Thursday, May 24, 2007

Getting older

One our neighbours, Rose, a woman in either her late seventies or eighties collapsed while out shopping at the grocery store. Fortunately the clerks at the store knew who she was. One of the clerks from the store was able to drive her car back to her house. Rose was taken to the hospital. As she lives alone one of her friends took her small dog to care for it.

I often saw Rose sitting in her backyard since her house and ours shares the same back lane. in 1991 when Kathleen and I moved into our home Rose had moved into her mother's house to care for her mother who was unable to live alone. Over the next few years her mother's health deteriorated until she had to be placed in a nursing home. Rose faithfully visited her mother over the next couple of years. We often talked as Rose loved sitting in her back yard to take in the sun. Beyond her mother she did not say much about her family. When her mother died I saw Rose less frequently. This Winter her car rarely moved from its parking place. It was not until this morning that I found out how much Rose's health had changed over the winter.

This morning I went to the garage to get the lawn mover out and mow the lawn. I watched a man carry a few boxes out from her house and place them in a truck. After I finished filling the mower with gas and had attached the grass catcher I went over to as him if he knew how Rose was doing. I found out that he was her brother. Rose was in the hospital doing fine. He was unsure if she would be able to return home. She would not be able to live alone. I asked him if her children knew their mother was in the hospital and I was told that the family did not know where her children were. Fortunately, after Rose had collapsed, one of the neighbours knew her sister's telephone number contacted her. The sister then contacted the brother.
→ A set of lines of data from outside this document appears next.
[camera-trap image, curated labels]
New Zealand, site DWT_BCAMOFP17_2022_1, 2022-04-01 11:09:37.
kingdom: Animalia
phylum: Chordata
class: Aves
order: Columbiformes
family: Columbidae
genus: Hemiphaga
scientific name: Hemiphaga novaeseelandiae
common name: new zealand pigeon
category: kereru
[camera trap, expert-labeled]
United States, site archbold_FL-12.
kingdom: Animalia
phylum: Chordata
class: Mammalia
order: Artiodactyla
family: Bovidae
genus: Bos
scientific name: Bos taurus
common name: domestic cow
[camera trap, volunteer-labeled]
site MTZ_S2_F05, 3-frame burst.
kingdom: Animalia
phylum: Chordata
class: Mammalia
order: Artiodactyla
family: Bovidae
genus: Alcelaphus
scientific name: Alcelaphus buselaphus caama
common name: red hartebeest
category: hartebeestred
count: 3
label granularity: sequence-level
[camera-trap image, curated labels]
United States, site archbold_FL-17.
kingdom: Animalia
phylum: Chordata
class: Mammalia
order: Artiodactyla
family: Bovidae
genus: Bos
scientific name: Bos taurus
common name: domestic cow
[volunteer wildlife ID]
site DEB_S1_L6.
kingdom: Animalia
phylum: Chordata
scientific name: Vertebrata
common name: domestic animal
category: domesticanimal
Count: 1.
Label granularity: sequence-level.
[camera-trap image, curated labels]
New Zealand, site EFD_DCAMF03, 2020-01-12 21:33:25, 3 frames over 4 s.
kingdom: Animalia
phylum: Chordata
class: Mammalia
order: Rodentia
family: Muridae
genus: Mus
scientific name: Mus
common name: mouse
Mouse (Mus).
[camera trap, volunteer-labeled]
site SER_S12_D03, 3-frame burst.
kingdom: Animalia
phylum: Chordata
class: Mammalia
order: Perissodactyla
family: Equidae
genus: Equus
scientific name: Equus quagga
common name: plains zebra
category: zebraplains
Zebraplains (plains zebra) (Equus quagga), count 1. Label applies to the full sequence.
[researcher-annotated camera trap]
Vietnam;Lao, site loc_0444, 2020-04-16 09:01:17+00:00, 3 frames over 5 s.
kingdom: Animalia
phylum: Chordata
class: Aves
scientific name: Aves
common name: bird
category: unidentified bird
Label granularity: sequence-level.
Reading between the lines I was able to conclude that Rose had not been doing well for most of the winter. She had not been able to care for her house as she once had. The brother was busy cleaning up the hosuse and taking out many bags of trash to the truck to be taken to the dump. If Rose was having trouble, as evidenced by the deteriorating state of her house, why had her family not noticed and offered her help before her health deteriorated to the point she collapsed?

Our suburban neighbourhood was built during the late forties and early fifties and was intended for the many returning soldiers looking to start families. Many of these couples remained in he neighbourhood and are the original owners of the homes. Doing the math they are now in their late seventies/ early eighties. These seniors are beginning to sell and move out of the neighbourhood. Homes are "rolling over" from seniors to young families. Recently when taking a walk early one evening I noticed how many children I saw out playing. It was not all that long ago that one did not see many children in the neighbourhood. Another aspect of this "roll over" is seen in the large number of homes underging renovation as new families move in.

The changes in the neighbourhood leads me to reflect philosophically about what the future hold for each one of us. When advancing old age catches up with us, will we have been forgotten by family and friends as my neighbour was? How hard is it to move from a home lived in for many decades? New life is taking over from old which is good. When this change over from old to new occurs during the spring I find myself mourning the losses which occurs in order so that new life can take hold and thrive. It is like the Phoenix--through the flames of its death comes new life. I is a real joy to witness the renewal our neighbourhood has been undergoing for the past five or so years. It is sad that this joy comes at the expense of lives coming to their end stage. Couples moving from homes filled with a lifetime of memories. Wives or husbands loosing their spouse of many years. Joy and sadness; sadness and joy.